:: UIT TE VOEREN TAAK ::
Ga verder met de tekst over de huur van woonschepen en ligplaatsen, direct na de laatste zin ervan.

In een huurovereenkomst tussen huurder en verhuurder is vastgelegd welke prestatie geleverd wordt, en welke huursom daar tegenover staat. Deze prestatie kan bestaan uit het enkel in gebruik geven van het object, maar kan ook het onderhoud van het object betreffen. Wanneer overeengekomen is dat de verhuurder tevens het onderhoud van het gehuurde voor zijn rekening neemt en hij laat dit na, dan kan de huurder middels de gewone middelen van het verbintenissenrecht het onderhoud afdwingen, door bijvoorbeeld nakoming te vorderen of met een beroep op artikel 6:270 (gedeeltelijke ontbinding) aanspraak maken op huurvermindering.

4

Naar mijn mening is hier geen sprake van rechtsongelijkheid, aangezien het toepasselijke recht voor heel Nederland hetzelfde is, en er sprake is van vrijheid van overeenkomst.

5

Zoals eerder gezegd is de huurbescherming zoals bedoeld in artikel 232 e.v. van boek 7 BW en de huurprijsbescherming uit de Uitvoeringswet huurprijzen woonruimte niet van toepassing op woonschepen en ligplaatsen. Evenmin vallen woonschepen en ligplaatsen onder het bereik van de Woningwet (inclusief bouwregelgeving) en de Huursubsidiewet. Dit heeft te maken met de grote diversiteit aan woonschepen en ligplaatsen die het nagenoeg onmogelijk maakt deze onder eenduidige regelgeving te brengen. Ook bij de herziening van de huurwetgeving is er daarom niet voor gekozen het huurrecht voor woonruimte van toepassing te verklaren op (ligplaatsen voor) woonschepen.

Alleen in de Huisvestingswet is ten aanzien van woonschepen en ligplaatsen opgenomen (art. 88) dat gemeenten geen regels dienen te stellen die leiden tot een algeheel verbod van het in gebruik nemen of geven van een woonschip op een ligplaats. Daarnaast biedt de Huisvestingswet een basis voor de verdeling van ligplaatsen, die in deze wet mede onder woonruimte worden begrepen (art. 5 jo. art. 1 3e lid Hvw.)

:: AANGELEVERD MATERIAAL ::
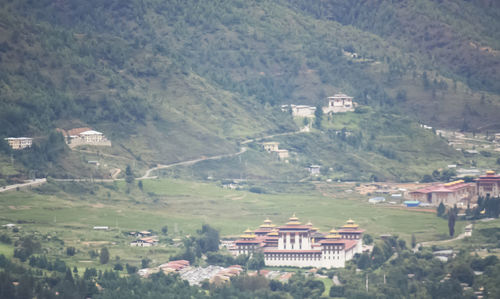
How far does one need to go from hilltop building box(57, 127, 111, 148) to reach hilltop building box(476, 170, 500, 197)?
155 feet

* * *

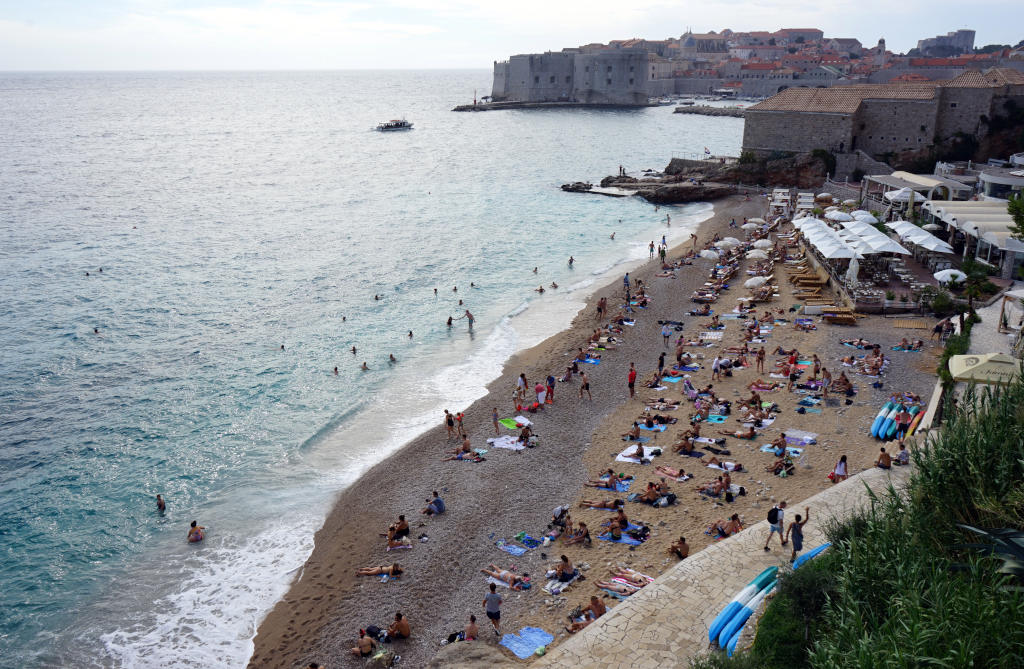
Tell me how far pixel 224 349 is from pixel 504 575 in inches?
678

:: ANTWOORD OPDRACHT ::
Kwesties met betrekking tot woonschepen en ligplaatsen zijn dan ook primair een gemeentelijke aangelegenheid. De gemeenteraad is op grond van haar autonome bevoegdheid in principe vrij regels te stellen ten aanzien van woonschepen en ligplaatsen. Ik verwijs in dit kader naar de door de VNG opgestelde modelwoonschepenverordening, bij het opstellen waarvan onder andere de Landelijke Woonboten Organisatie is betrokken en waarin zowel met de belangen van de woonschipbewoners als met die van de gemeente rekening is gehouden. Deze biedt voldoende mogelijkheden voor het bewerkstelligen van een adequate ligplaatsbescherming en kent ook enige voorschriften voor woonschepen.

6

Van delegeren is geen sprake. De gemeenten hebben een primaire taak bij het zorgen voor voldoende huisvesting voor hun ingezetenen en andere aan de gemeente gebondenen. Dit betreft ook woonschipbewoners. Dit wordt nog eens bevestigd in de memorie van toelichting bij het wetsvoorstel tot wijziging van de Huisvestingswet, de Woningwet en enige andere wetten in verband met de integratie van de woonwagen- en woonschepenregelgeving (kamerstukken II 1996/97, 25 333, nr. 3), waarbij de Wet op de Woonwagens en Woonschepen is ingetrokken, en – voorzover dit nog niet het geval was – de regelgeving ten aanzien van ligplaatsen van woonschepen in de reguliere wetgeving is opgenomen. Voor woonschepen behelsde dit wetsvoorstel hoofdzakelijk het opnemen in de Huisvestingswet van bovenstaande bepalingen over (ligplaatsen van) woonschepen.

Het is echter evenals bij reguliere woonruimte de eigenaar van het object (ligplaats of woonschip), in dit geval dus het Hoogheemraadschap, die bepaalt tegen welke prijs hij dit object in gebruik wil geven. Uiteindelijk worden de totale woonkosten van woonbootbewoners bepaald door meerdere factoren (hypotheek, belasting) dan alleen de huur van de ligplaats.